I have done it with ceder shingles, but it does mess with the floor molding as you get away from that area.
I would have put one board across the ends of the floor boards. I have seen tapered transition, but the floor has to be left short for it to go in.


----------



## maxdad118

I was unable to find a board 1" thick x 4" at Home Depot...what is everybody's thought on laminating and screwing 2 pieces together to get the desired thickness?


----------



## slownsteady

can't find a 1x4????? try again or someplace else. If you need a real 1" look for 5/4x4


----------



## nealtw

Or 4/4 rough.
http://www.peacocklumber.ca/pricing-rough-hardwood-lumber


----------



## Snoonyb

maxdad118 said:


> I was unable to find a board 1" thick x 4" at Home Depot...what is everybody's thought on laminating and screwing 2 pieces together to get the desired thickness?

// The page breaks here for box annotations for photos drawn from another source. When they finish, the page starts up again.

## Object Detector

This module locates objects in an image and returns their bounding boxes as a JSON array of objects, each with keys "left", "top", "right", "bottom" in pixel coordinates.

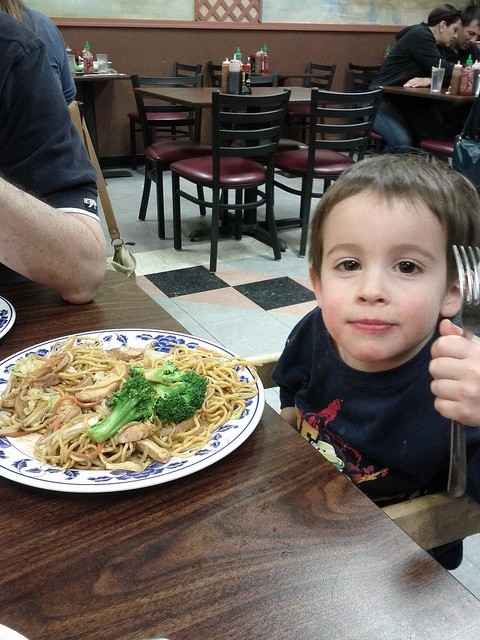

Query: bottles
[
  {"left": 462, "top": 67, "right": 474, "bottom": 95},
  {"left": 234, "top": 46, "right": 242, "bottom": 60},
  {"left": 75, "top": 50, "right": 84, "bottom": 76},
  {"left": 245, "top": 44, "right": 269, "bottom": 77},
  {"left": 450, "top": 64, "right": 461, "bottom": 96},
  {"left": 66, "top": 43, "right": 76, "bottom": 77},
  {"left": 228, "top": 55, "right": 241, "bottom": 95},
  {"left": 82, "top": 40, "right": 95, "bottom": 75},
  {"left": 241, "top": 64, "right": 252, "bottom": 95},
  {"left": 221, "top": 57, "right": 229, "bottom": 93}
]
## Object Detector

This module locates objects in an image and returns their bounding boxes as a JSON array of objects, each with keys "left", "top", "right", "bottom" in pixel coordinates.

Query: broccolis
[
  {"left": 129, "top": 360, "right": 208, "bottom": 425},
  {"left": 88, "top": 376, "right": 156, "bottom": 442}
]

Any local REAL lumber yard will have what you need, or for that matter any cabinet shop will have the material and be able to mill it for you.

When you see "5/4x4 & 4/4" referred too, they are speaking of material which is 5 quarters and 4 quarters material, which translates into 1-1/4" and 1" thick material, which must still be milled.


----------



## maxdad118

Got it, yeah that's what I figured. I think I'll check a woodworking shop or cabinet shop due to the fact I only need about 3' or so.


----------